## Задание
Можно ли оформить в виде таблицы Markdown с колонками «№» (номер строки) и «Строка» только ту часть записей, что начинается строкой, содержащей «What measure of», и идёт до самого конца записей, включая обе границы и пропустив пустые строки?

━━━━━━━━━━━━━━━━━━━━

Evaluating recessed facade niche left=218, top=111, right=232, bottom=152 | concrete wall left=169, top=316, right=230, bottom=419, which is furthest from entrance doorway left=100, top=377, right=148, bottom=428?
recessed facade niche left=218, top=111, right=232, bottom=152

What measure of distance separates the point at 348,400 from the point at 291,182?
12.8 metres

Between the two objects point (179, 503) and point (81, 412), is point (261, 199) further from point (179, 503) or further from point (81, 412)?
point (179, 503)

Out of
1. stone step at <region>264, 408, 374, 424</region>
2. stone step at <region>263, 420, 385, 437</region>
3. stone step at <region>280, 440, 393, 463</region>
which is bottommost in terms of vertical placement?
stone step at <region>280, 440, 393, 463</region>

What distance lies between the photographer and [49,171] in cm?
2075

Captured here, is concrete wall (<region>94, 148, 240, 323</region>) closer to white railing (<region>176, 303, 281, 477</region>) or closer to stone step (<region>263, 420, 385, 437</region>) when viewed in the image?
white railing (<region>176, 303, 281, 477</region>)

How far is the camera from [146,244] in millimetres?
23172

━━━━━━━━━━━━━━━━━━━━

## Результат
| № | Строка |
|---|---|
| 1 | What measure of distance separates the point at 348,400 from the point at 291,182? |
| 2 | 12.8 metres |
| 3 | Between the two objects point (179, 503) and point (81, 412), is point (261, 199) further from point (179, 503) or further from point (81, 412)? |
| 4 | point (179, 503) |
| 5 | Out of |
| 6 | 1. stone step at <region>264, 408, 374, 424</region> |
| 7 | 2. stone step at <region>263, 420, 385, 437</region> |
| 8 | 3. stone step at <region>280, 440, 393, 463</region> |
| 9 | which is bottommost in terms of vertical placement? |
| 10 | stone step at <region>280, 440, 393, 463</region> |
| 11 | What distance lies between the photographer and [49,171] in cm? |
| 12 | 2075 |
| 13 | Captured here, is concrete wall (<region>94, 148, 240, 323</region>) closer to white railing (<region>176, 303, 281, 477</region>) or closer to stone step (<region>263, 420, 385, 437</region>) when viewed in the image? |
| 14 | white railing (<region>176, 303, 281, 477</region>) |
| 15 | How far is the camera from [146,244] in millimetres? |
| 16 | 23172 |